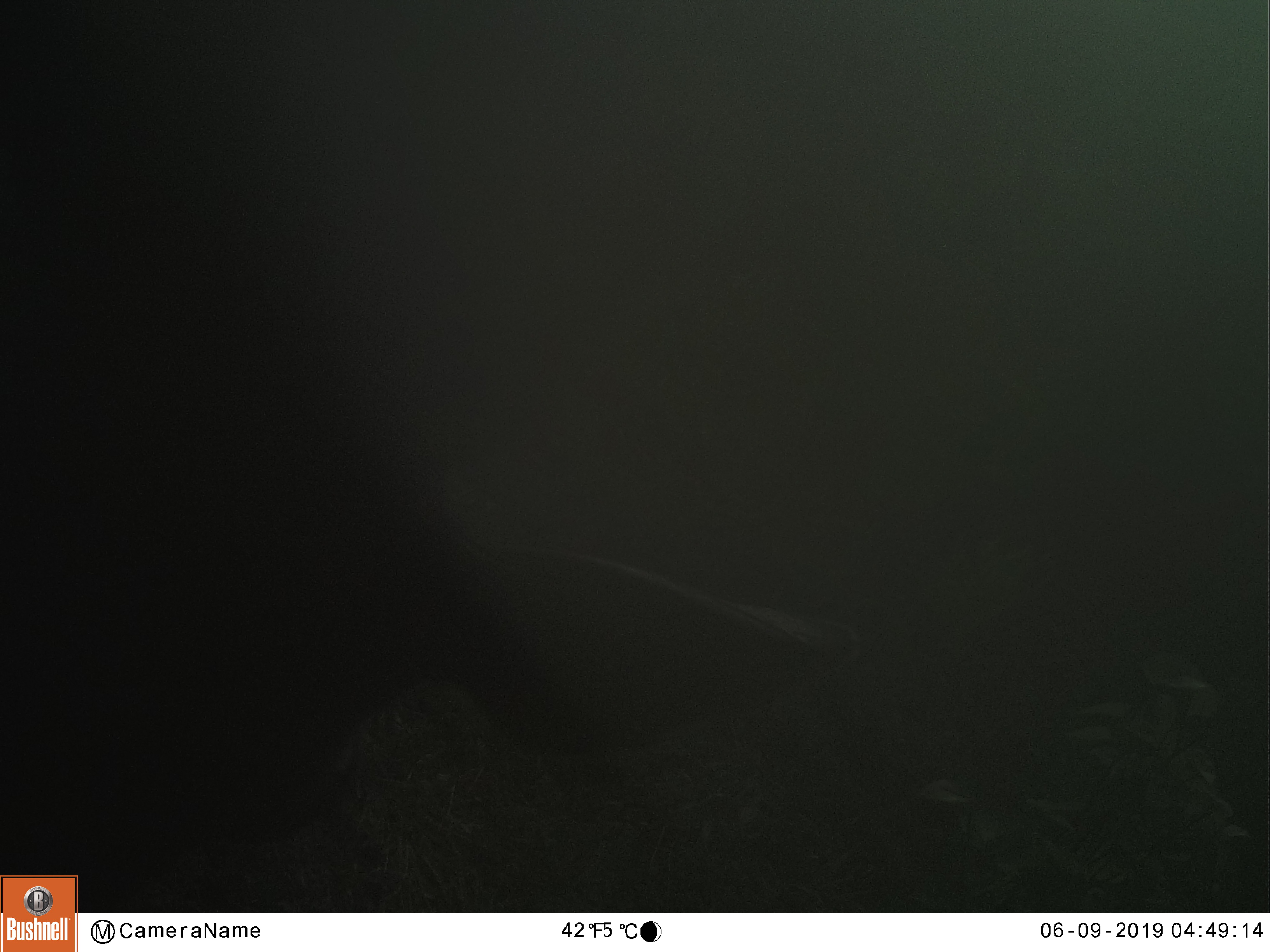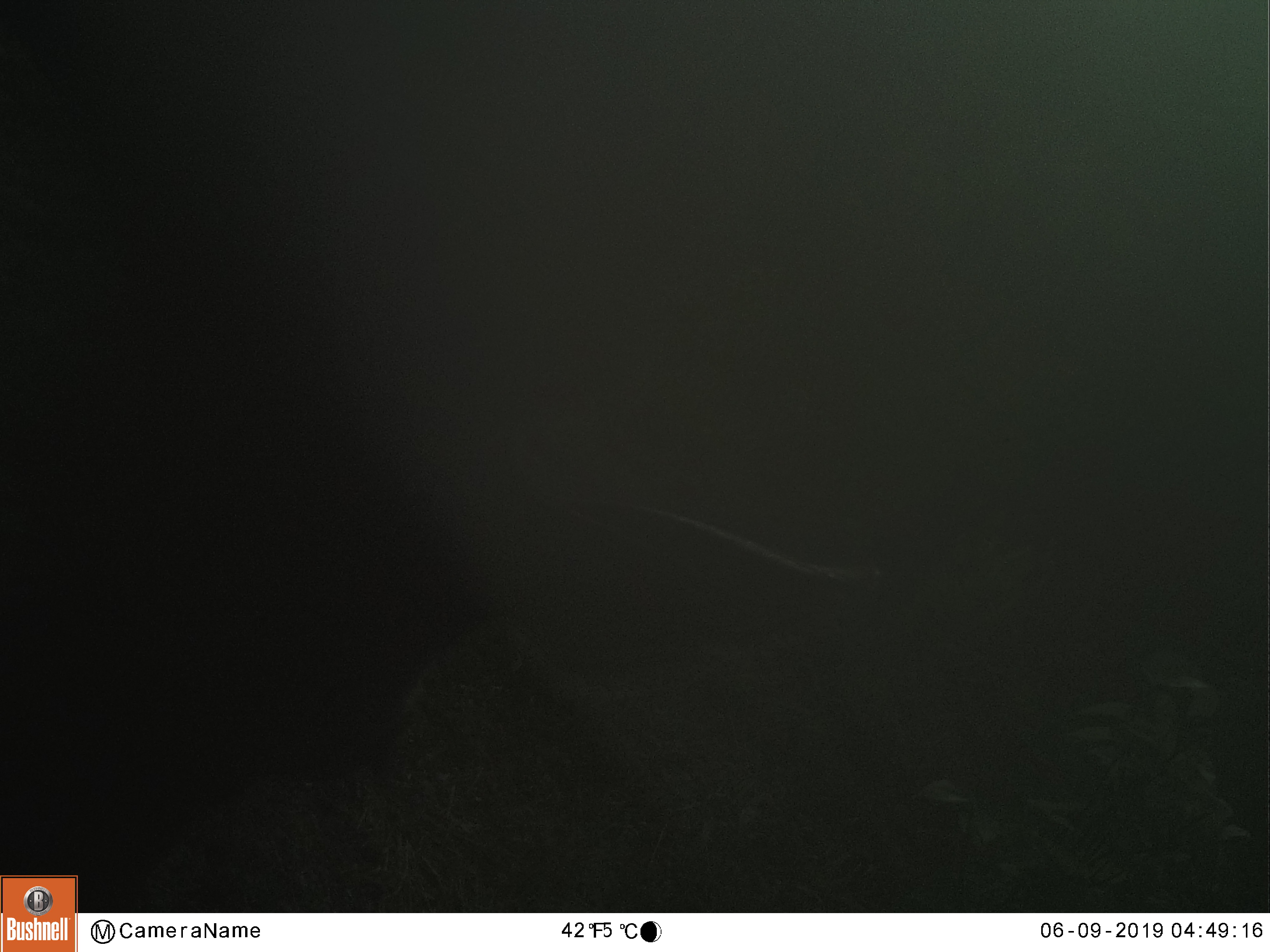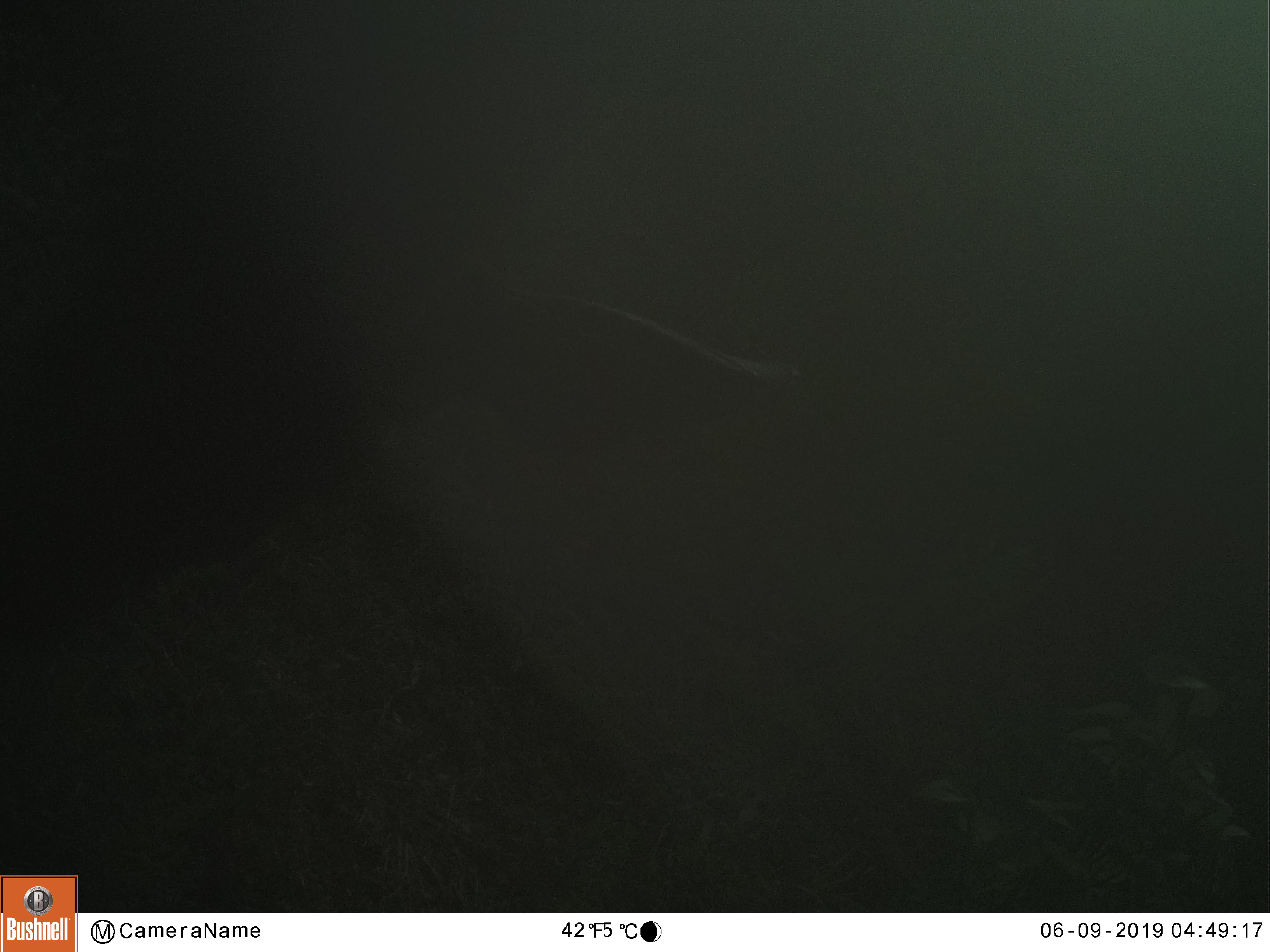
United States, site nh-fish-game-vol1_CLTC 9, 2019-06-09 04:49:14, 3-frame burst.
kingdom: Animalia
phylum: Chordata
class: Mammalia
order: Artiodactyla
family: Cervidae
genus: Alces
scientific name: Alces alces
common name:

### ASSIGNMENT
No picture belongs in the answer, but every word of the records above does, exactly as given.

### SOLUTION
United States, site nh-fish-game-vol1_CLTC 9, 2019-06-09 04:49:14, 3-frame burst.
kingdom: Animalia
phylum: Chordata
class: Mammalia
order: Artiodactyla
family: Cervidae
genus: Alces
scientific name: Alces alces
common name:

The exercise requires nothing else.